Port Sudan üzerinden de zaten havaalanı işlemeyeceğine göre artık bundan
sonra zaten tahliyelerimiz olursa Port Sudan üzerinden vatandaşlarımızı
getirmeyi de planlıyoruz. Orası daha güvenli, çatışmaların olmadığı bir
bölge. Sonuçta bu ateşkesi nasıl tesis edebiliriz, çatışmaları nasıl
durdurabiliriz. Cumhurbaşkanımız hem El-Burhan’la, hem de Hemedti’yle
görüştü, ben de Hemedti’yle görüştüm. Dışişleri Bakanı Ali kardeşimle de
görüştük. Daha önce geçiş hükümetini oluşturan anlaşmanın imzalanmasında
Etiyopya’nın çok büyük rolü vardı, Abiy Ahmed’in, Başbakan, hatta Nobel
ödülü aldı biliyorsunuz. Sonuçta Etiyopya’nın şimdi bize bir teklifi oldu
Cumhurbaşkanımızın da bu temaslarından sonra, Sudan’da her kesimin size
saygısı var, Türkiye’ye saygısı var, çünkü Türkiye taraf tutmuyor, Türkiye,
kardeş Sudan halkının huzurunu ve refahını arzu ediyor. Başka ülkeler gibi
Sudan’ın iç işlerine karışma anlayışımız yok bizim, bazı ülkeler gibi
diyelim. Şimdi Bakan Yardımcımız Burak Akçapar Bey, Addis Ababa’da,
Etiyopya’da, onların da daveti üzerine. Hem Afrika Birliği’yle, hem de
Etiyopya tarafıyla görüşüyorlar. Ayrıca, Sudan tarafıyla da temastalar
birlikte. Yani burada Afrika Birliği ve Etiyopya’yla birlikte Sudan’da bir
kalıcı ateşkes için çaba sarf ediyoruz. İleri günlerde daha üst düzey
temaslar da olacaktır, telefon görüşmelerimizin dışında yüz yüze görüşmeler
de olacaktır.
SUNUCU- Büyükelçiliğin taşınması kararı henüz verildi mi bu karar?

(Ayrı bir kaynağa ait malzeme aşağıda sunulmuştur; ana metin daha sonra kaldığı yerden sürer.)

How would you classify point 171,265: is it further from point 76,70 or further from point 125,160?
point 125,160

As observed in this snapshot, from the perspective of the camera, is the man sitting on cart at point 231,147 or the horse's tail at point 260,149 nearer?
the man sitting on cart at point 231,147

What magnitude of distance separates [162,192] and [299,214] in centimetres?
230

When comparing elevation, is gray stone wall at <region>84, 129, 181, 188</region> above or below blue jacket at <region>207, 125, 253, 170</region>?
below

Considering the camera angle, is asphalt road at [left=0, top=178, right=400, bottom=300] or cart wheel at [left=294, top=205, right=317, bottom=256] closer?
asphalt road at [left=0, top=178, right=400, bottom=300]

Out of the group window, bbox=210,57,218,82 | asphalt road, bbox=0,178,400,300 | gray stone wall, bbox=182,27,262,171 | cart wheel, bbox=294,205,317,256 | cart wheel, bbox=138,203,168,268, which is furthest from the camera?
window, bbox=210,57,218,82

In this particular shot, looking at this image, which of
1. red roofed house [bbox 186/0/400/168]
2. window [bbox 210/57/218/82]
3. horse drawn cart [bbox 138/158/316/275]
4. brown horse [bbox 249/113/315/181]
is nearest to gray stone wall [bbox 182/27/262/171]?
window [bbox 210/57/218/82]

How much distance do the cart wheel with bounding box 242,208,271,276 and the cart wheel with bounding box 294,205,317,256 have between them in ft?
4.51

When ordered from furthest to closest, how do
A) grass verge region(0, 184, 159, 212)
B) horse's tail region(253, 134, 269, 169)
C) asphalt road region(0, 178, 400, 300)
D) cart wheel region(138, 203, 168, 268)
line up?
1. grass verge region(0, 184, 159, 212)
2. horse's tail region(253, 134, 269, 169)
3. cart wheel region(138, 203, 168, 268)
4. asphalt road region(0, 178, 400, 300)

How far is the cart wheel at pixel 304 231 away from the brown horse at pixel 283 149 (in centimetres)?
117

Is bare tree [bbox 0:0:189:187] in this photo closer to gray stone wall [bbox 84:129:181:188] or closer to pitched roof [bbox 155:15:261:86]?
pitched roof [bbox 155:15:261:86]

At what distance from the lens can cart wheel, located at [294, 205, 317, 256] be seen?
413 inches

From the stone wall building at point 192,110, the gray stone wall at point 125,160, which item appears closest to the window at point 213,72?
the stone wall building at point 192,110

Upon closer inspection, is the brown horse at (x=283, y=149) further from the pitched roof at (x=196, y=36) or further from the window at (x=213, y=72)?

DIŞİŞLERİ BAKANI MEVLÜT ÇAVUŞOĞLU- Sudan tarafı böyle bir öneride bulundu,
çünkü bizim büyükelçiliğin, büyükelçiliklerin olduğu bölgede her iki
tarafta mevcut ciddi çatışmalar var. Port Sudan’da bir yer temin
edeceklerini söylediler, biz yani kararı verdik aslında, böyle bir risk
alamayız, çünkü çatışmalar daha da tırmanırsa buradan çıkmak da zor
olabilir. Geçici olarak Port Sudan’a taşımayı düşünüyoruz. Ukrayna
savaşının biliyorsunuz ilk birkaç haftasından sonra şiddetlenince, yine
misyonlarımızı hemen sınıra doğru kaydırmıştık, daha sonra özellikle
Kiev’deki kuşatma sona erince de tekrar büyükelçiliğimiz geri döndü. Ama
büyükelçiliğimizi kapatmıyoruz, arkadaşlarımız orada ve tüm
vatandaşlarımıza her türlü hizmet vermeye devam edecek.
SUNUCU- Yer değişikliği olacak sadece.
DIŞİŞLERİ BAKANI MEVLÜT ÇAVUŞOĞLU- Sadece yer değişikliği.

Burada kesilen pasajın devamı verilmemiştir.